→ REQUIREMENT
The lines from the one containing "FOOT KNIGHTS XI-XIIIC Fireforge miniatures" through the last one in the data: please copy those exactly, and only those, without the pictures.

--- PROVIDED MATERIAL Enclosed Below ---

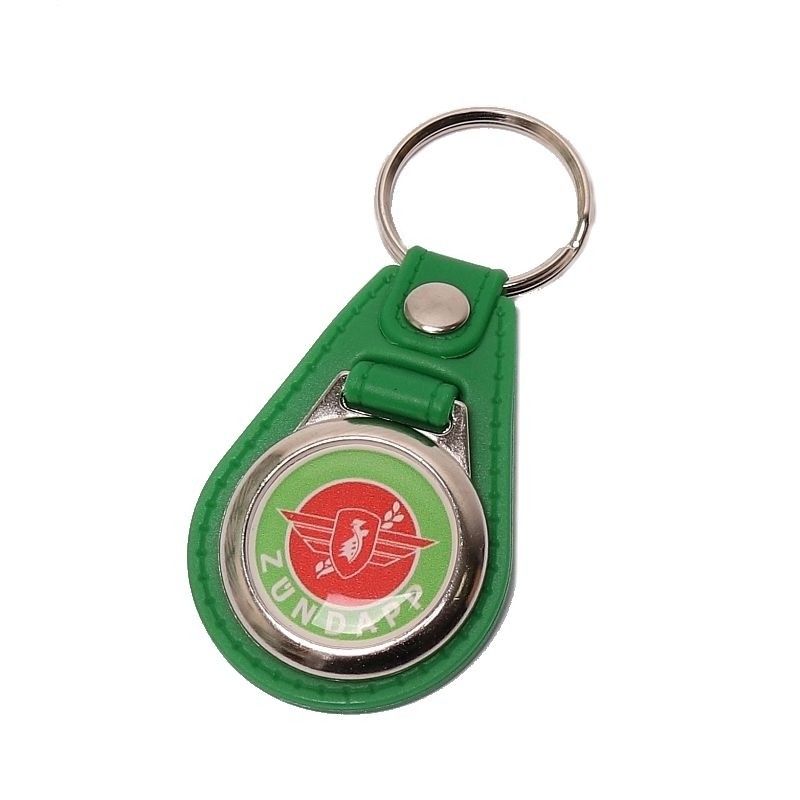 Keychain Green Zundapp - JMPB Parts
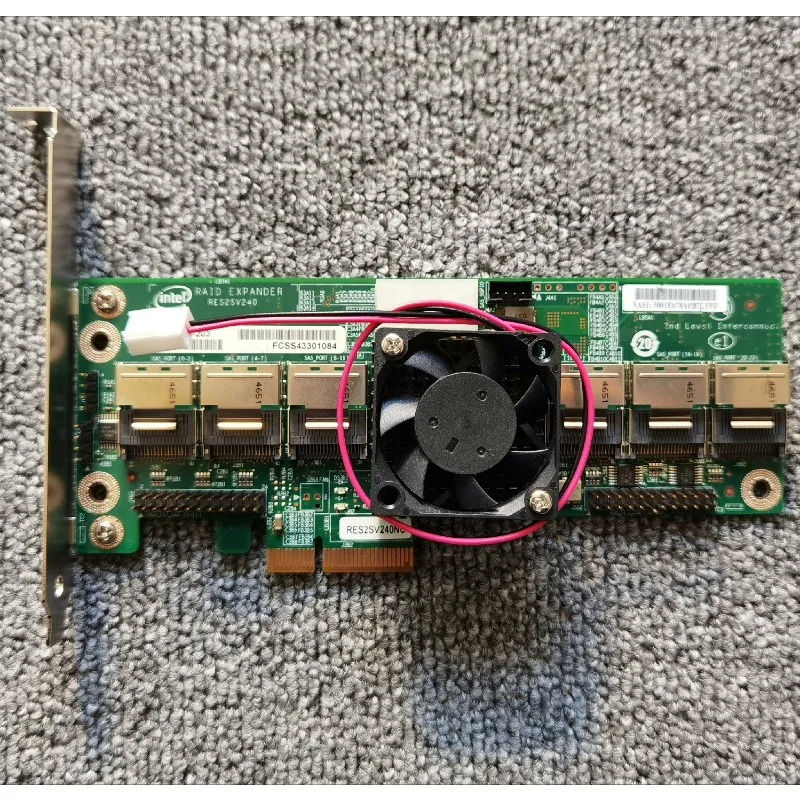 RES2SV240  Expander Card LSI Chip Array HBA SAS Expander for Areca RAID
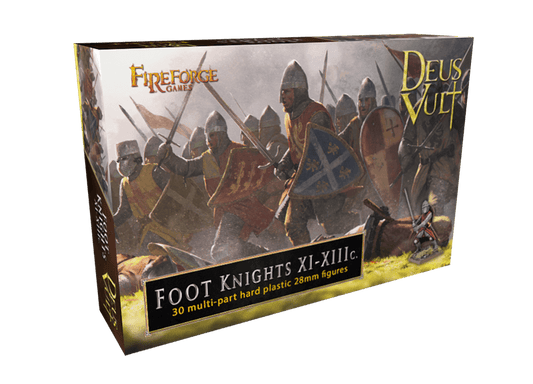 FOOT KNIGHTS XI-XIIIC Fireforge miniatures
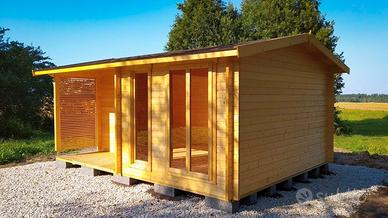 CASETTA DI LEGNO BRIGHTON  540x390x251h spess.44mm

--- End of Enclosed PROVIDED MATERIAL ---

→ REPLY TO THE EXERCISE
 FOOT KNIGHTS XI-XIIIC Fireforge miniatures
 CASETTA DI LEGNO BRIGHTON  540x390x251h spess.44mm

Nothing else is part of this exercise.